Pandoro-gate
Ferragni, parla la signora della Csr: «È socialwashing»
Rossella Sobrero, fondatrice del Salone della Csr e dell'innovazione sociale, boccia senza appello l'influactivism della modella. E al non profit dice: «Diventa urgente prendere le distanze da personaggi che, grazie al patrimonio di follower, rischiano di diventare punti di riferimento sui temi sociali, senza nessuna competenza»
Rossella Sobrero è, a pieno titolo, la madrina, se non la madre, della corporate social responsibility in Italia. Non è che l’abbia inventata lei, certo, ma ha fondato la sua agenzia di comunicazione, Koinetica, oltre 20 anni fa, proprio per lavorare su questo terreno quando, insomma, l’acronimo “csr” era poco o punto famigliare e si doveva farne spesso lo spelling. Ma più di tutto, Sobrero ha il merito d’aver costruito, 12 anni orsono, animando un comitato largo – da Sodalitas alla Bocconi, da Unioncamere al Global Compact, da Asvis ai Sustainability makers – un Salone dedicato alla responsabilità sociale di impresa che, oltre a essere un raduno nazionale sulle migliori buone pratiche delle aziende responsabili, ha di fatto accompagnato e sostenuto la consapevolezza fra le aziende italiane.

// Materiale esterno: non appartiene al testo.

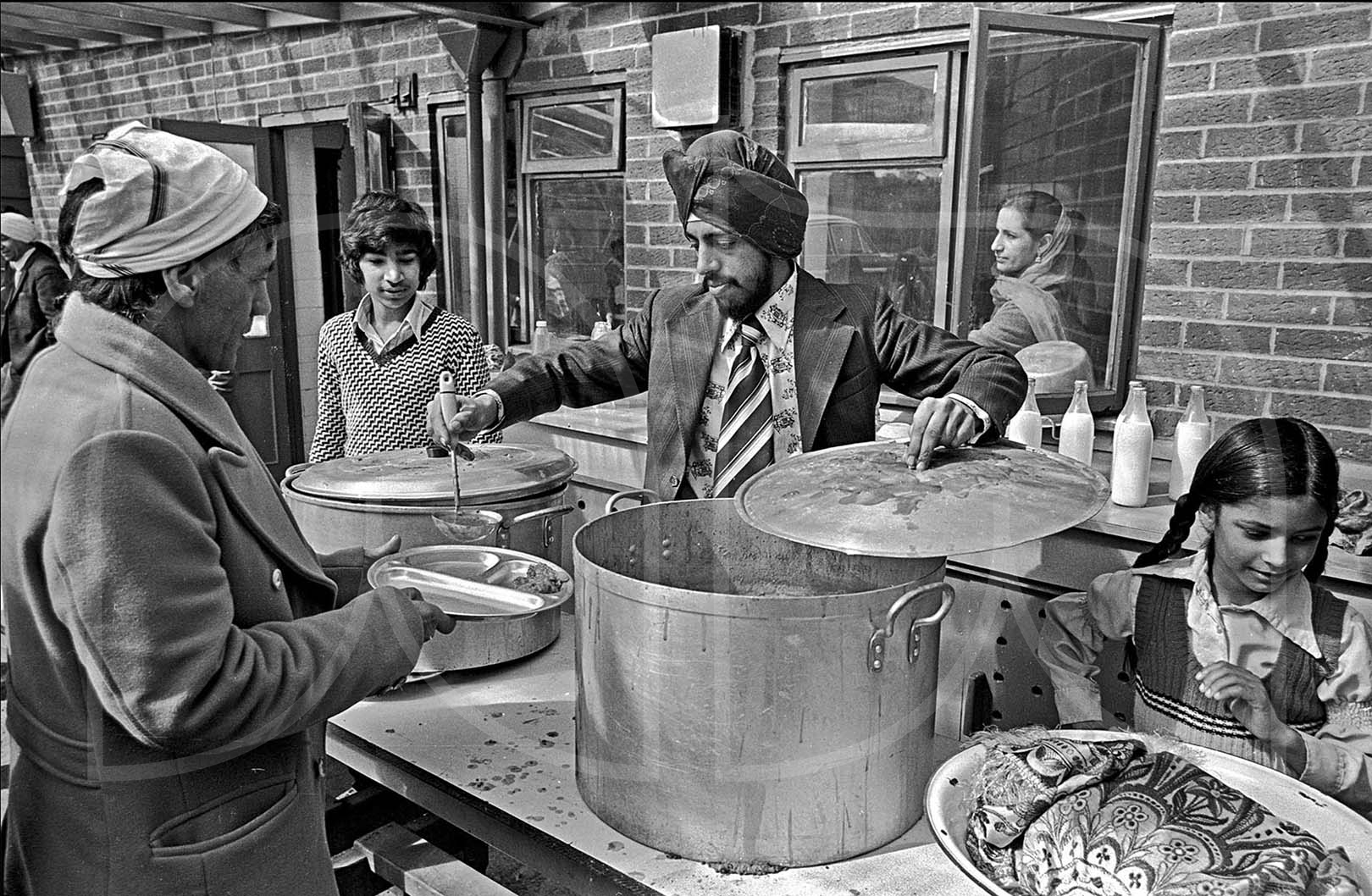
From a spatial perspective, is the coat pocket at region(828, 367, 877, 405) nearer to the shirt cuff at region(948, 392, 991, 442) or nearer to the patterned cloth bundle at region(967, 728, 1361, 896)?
the shirt cuff at region(948, 392, 991, 442)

Chi meglio di lei, allora, può dire una parola di senso in una vicenda, il pandoro-gate, che coinvolge aziende produttrici, Balocco, e aziende di servizi, quelle del brand Ferragni?
Sobrero, lei ha scritto di greenwashing, c’entra questa vicenda col socialwashing. Può la finalità sociale di un’azione mascherare il resto?
Il socialwashing purtroppo continua a crescere e si sta diffondendo ma da un certo punto di vista diventa più facilmente “identificabile” perché le persone e le istituzioni sono più attente.
Il caso Ferragni si può rubricare così?
Ne è l’esempio recente: qui è stato utilizzato in modo distorto un messaggio sociale per rafforzare ulteriormente la propria presenza sui social oltre che aumentare le proprie entrate.
C’è ormai un pullulare di personaggi influenti sul web che si collegano a buone cause.
Sono molti i personaggi famosi che sembrano battersi per una buona causa: in alcuni casi si tratta di esempi negativi di influactivism, parola inventata negli Stati Uniti per definire chi utilizza i social per rafforzare community numerose e sempre più attive.
Che insegnamento possiamo trarne?
Stimolare l’acquisto di un prodotto collegato al sostegno di una buona causa quando non è vero non ha naturalmente nessuna giustificazione.
Che possono fare le organizzazioni non profit?
Diventa urgente prendere le distanze da personaggi che grazie al “patrimonio” di follower rischiano di diventare punti di riferimento anche su temi sociali nonostante non abbiano il ruolo e le competenze per intervenire su argomenti spesso molto delicati.